#JesuitEducated – A Reflection from Public Administration Professor Nicholas Chiaravalloti, J.D.
This week Nicholas A. Chiaravalloti, J.D., public administration professor and director of community engagement at Saint Peter’s University, shared his reflection on what Jesuit education means to him as part of the #JesuitEducated campaign in honor of Pope Francis’ visit to the United States this month. Join in on the conversation and share what Jesuit education means to you by using the hashtag #JesuitEducated.
As we prepare for the upcoming visit of Pope Francis to the United States, excitement is building among members of the American Jesuit community – lay and religious, American Catholics and for that matter all Americans. Pope Francis has brought a compassion, vitality and openness to the church that many of us who have studied or worked at Jesuit schools have yearned for from our church.
My relationship with the Jesuits began in high school at Saint Peter’s Prep in Jersey City, it continued in college at The Catholic University of American during the tenure of Rev. William J. Byron, S.J., as president, and continues today as an adjunct faculty member in the masters of public administration program and director of community engagement for Saint Peter’s University. I guess for me the Jesuits are like the line from the Godfather III, “Just when I thought I was out…they pull me back in.”
In all seriousness, I believe there is something unique about being Jesuit educated and working at a Jesuit school. My passion and understanding of service and for civic engagement were fostered and encouraged by my Jesuit education. Each and every day, administrators, staff and faculty members attempt to instill this same passion in today’s students.
In the MPA program at Saint Peter’s, we talk a lot about service. Many of our students are already working in or have a desire to work in the nonprofit and government sectors. They have exhibited a commitment to creating a better, safer and healthier world. As faculty members, we hope to fuel this passion and provide some of the knowledge and skills needed to tackle the many challenges facing society.

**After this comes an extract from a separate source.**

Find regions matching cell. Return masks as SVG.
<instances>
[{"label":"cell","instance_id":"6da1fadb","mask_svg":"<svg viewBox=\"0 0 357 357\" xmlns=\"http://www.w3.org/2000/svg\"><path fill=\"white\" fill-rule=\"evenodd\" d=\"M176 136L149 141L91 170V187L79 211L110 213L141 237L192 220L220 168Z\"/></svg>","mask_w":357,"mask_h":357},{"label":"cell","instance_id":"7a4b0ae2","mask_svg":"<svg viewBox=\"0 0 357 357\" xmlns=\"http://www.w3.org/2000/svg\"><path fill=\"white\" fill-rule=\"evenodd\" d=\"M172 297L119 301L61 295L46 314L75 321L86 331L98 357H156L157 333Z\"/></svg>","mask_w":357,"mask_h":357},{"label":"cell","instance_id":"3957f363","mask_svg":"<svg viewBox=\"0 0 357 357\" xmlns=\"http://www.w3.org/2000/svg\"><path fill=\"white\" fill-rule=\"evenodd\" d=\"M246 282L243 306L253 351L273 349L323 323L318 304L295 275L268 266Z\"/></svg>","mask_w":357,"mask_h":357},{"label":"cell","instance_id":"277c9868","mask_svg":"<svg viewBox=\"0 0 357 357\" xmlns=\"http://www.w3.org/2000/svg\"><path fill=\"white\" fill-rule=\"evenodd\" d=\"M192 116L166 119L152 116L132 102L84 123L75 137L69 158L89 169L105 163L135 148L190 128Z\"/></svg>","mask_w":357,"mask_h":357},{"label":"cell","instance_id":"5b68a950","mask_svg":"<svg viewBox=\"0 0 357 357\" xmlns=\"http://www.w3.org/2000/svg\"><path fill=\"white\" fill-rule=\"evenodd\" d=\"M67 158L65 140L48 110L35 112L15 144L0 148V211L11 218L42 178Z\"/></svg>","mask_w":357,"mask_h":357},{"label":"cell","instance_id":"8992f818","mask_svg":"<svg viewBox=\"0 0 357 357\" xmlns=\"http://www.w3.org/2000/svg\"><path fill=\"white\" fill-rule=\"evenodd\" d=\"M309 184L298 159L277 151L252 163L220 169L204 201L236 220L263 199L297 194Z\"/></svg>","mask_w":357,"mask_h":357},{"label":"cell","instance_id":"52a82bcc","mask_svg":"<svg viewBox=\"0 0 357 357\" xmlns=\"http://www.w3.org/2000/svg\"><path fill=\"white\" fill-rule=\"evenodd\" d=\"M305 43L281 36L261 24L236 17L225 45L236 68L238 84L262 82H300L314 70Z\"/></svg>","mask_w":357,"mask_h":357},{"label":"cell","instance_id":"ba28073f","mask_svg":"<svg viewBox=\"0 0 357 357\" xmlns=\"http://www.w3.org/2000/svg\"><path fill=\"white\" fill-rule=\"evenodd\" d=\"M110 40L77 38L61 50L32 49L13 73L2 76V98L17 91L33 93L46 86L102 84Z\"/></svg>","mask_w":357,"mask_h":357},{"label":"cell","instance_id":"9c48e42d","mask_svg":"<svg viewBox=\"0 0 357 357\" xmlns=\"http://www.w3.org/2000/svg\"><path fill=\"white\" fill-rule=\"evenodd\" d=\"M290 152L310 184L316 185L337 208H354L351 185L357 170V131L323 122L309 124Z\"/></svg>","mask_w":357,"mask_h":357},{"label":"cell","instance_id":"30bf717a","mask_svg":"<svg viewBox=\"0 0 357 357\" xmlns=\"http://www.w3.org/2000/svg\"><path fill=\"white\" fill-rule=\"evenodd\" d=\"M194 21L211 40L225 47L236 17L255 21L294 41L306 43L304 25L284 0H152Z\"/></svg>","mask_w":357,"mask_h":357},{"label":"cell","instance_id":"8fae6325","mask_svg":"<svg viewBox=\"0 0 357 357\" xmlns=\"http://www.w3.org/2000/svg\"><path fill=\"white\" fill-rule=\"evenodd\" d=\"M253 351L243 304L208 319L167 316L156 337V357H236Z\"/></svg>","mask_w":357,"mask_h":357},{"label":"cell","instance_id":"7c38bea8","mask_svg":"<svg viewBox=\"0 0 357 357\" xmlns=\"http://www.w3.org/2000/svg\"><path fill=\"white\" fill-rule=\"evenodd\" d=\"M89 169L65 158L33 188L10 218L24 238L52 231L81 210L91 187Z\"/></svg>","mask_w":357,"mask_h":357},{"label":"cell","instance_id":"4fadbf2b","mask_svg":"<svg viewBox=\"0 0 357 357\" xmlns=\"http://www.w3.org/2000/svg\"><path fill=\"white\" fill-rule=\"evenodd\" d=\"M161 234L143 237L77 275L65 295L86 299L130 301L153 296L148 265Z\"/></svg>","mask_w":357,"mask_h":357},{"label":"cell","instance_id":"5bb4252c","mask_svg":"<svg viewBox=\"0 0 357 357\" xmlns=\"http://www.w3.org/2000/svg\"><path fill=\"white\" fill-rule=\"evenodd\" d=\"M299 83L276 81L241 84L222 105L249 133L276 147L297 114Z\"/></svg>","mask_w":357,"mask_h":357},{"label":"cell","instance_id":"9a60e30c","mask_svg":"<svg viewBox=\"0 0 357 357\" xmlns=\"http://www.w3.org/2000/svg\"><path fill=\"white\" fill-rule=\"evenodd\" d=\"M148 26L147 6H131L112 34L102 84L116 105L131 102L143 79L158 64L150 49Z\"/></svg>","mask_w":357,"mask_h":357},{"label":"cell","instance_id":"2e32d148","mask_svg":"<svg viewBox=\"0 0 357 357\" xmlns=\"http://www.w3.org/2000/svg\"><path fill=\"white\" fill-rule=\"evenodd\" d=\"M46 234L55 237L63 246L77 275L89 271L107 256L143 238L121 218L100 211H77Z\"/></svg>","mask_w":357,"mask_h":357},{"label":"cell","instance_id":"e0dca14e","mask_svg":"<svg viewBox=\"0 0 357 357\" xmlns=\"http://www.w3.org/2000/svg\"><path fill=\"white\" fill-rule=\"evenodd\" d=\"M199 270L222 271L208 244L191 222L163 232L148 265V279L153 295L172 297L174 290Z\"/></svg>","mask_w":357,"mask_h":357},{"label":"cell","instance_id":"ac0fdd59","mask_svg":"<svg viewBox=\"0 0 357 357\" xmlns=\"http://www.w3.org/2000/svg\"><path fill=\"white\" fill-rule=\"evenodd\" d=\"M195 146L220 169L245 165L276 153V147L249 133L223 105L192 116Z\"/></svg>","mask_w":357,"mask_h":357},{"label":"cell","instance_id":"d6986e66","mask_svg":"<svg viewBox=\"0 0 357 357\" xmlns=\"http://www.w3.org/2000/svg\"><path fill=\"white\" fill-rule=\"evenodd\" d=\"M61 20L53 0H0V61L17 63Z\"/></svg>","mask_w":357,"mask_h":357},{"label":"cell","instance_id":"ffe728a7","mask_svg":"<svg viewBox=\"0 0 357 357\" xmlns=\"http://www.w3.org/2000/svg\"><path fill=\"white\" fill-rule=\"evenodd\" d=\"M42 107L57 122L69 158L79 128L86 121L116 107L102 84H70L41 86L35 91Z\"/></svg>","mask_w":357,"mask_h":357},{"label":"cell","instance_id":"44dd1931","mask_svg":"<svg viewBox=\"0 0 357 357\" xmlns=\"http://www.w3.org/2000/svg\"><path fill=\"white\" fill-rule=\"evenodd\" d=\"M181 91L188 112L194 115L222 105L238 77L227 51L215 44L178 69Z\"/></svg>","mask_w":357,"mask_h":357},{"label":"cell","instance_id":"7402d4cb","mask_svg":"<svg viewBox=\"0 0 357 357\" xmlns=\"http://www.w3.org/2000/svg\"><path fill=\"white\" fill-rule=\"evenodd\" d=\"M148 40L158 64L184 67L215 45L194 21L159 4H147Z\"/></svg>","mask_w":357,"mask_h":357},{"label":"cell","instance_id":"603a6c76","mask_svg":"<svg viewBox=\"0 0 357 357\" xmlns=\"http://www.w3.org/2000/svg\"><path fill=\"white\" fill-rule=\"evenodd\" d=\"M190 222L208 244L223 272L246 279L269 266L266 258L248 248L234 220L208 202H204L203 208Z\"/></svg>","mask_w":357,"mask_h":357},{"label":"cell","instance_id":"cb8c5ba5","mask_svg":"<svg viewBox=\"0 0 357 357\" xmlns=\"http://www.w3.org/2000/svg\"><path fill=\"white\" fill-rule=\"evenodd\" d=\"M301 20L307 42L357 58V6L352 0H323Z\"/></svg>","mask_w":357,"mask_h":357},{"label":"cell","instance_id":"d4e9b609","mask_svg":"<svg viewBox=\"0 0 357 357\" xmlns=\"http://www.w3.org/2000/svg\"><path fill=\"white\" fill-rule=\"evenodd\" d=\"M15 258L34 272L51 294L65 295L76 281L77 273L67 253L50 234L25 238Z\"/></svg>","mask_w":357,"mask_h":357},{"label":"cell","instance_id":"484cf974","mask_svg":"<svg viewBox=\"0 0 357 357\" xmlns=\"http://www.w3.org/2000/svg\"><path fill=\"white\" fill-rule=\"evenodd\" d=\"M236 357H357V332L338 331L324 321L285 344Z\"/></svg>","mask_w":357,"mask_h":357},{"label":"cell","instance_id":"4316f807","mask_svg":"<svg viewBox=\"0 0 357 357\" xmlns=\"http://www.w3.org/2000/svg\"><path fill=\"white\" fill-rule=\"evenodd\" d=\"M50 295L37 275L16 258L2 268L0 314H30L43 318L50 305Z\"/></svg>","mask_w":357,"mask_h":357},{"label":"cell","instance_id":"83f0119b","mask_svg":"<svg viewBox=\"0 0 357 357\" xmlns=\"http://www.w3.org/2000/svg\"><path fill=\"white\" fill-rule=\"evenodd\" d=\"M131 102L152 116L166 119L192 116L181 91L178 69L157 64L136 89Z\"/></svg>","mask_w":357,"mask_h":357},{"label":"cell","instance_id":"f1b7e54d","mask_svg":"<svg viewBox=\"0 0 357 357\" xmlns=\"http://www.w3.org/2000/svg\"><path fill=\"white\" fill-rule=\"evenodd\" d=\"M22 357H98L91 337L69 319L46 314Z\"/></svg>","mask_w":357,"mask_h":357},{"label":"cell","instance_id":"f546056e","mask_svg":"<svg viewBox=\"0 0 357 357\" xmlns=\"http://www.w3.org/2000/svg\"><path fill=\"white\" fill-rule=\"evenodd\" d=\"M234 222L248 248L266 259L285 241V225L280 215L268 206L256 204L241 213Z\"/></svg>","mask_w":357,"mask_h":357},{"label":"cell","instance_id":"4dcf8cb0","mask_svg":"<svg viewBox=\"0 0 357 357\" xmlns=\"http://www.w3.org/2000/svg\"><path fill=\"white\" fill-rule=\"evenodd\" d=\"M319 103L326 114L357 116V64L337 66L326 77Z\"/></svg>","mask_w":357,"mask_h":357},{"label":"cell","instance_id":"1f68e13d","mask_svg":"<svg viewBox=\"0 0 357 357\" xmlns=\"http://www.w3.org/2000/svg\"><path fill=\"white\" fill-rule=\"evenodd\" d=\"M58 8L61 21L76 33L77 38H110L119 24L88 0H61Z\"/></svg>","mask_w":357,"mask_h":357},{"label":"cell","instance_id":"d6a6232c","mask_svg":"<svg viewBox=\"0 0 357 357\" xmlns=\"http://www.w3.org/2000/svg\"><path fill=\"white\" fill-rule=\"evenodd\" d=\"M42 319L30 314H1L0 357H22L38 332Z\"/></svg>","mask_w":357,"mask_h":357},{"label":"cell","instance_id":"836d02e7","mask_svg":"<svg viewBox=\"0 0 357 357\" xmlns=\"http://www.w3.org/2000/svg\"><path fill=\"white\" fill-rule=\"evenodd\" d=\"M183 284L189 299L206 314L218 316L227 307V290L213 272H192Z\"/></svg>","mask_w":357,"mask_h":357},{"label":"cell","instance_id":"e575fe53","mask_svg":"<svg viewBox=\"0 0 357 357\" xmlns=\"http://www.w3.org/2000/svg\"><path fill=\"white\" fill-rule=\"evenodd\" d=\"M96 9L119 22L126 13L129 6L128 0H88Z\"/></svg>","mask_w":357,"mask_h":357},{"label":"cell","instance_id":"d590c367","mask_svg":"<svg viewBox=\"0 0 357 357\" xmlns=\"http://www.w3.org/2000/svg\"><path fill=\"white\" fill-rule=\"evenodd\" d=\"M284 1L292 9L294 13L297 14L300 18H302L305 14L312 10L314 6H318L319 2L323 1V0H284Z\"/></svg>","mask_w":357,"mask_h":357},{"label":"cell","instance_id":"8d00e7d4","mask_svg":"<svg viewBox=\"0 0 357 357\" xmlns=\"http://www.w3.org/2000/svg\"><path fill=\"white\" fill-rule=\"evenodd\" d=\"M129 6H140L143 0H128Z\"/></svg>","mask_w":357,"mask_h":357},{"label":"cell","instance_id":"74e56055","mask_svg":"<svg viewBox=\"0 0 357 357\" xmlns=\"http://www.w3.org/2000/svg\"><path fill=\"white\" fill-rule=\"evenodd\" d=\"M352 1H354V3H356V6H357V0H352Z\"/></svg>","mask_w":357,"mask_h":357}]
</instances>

This call for action is moored in an expression often used by the Jesuits’ founder, Saint Ignatius, “ite, inflammate omnia” or “go, set the world on fire.” Similarly, Pope Francis has set an agenda for the Church that focuses on a “culture of encounter.” In the same way he called on priests to leave the sanctuary of the rectory and minister in the streets of Buenos Aires, he is calling on us to find love in ourselves, our neighbors and to start working on solutions to the problems facing our communities.

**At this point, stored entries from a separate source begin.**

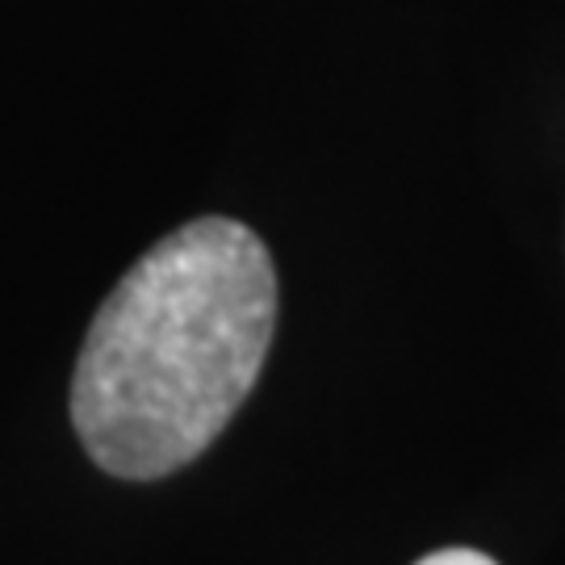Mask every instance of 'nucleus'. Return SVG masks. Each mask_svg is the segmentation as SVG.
I'll list each match as a JSON object with an SVG mask.
<instances>
[{
  "label": "nucleus",
  "instance_id": "nucleus-1",
  "mask_svg": "<svg viewBox=\"0 0 565 565\" xmlns=\"http://www.w3.org/2000/svg\"><path fill=\"white\" fill-rule=\"evenodd\" d=\"M277 273L256 231L210 214L163 235L114 285L72 373V424L126 482L198 461L260 377Z\"/></svg>",
  "mask_w": 565,
  "mask_h": 565
},
{
  "label": "nucleus",
  "instance_id": "nucleus-2",
  "mask_svg": "<svg viewBox=\"0 0 565 565\" xmlns=\"http://www.w3.org/2000/svg\"><path fill=\"white\" fill-rule=\"evenodd\" d=\"M419 565H499V562L478 553V548H436V553H427Z\"/></svg>",
  "mask_w": 565,
  "mask_h": 565
}]
</instances>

For many American Catholics, especially those of us involved with Jesuit universities, Pope Francis has captured this call to action and extended it beyond Jesuits and beyond the 1.2 billion Catholics in the world. And this is important because urban schools like Saint Peter’s continue to serve a diverse student body of many cultures and religions. Regardless of one’s faith, the message remains the same and can be summed up in the Jesuits’ former “Father General,” Fr. Pedro Arrupe’s challenge: “our prime educational objective must be to form men and women for others.”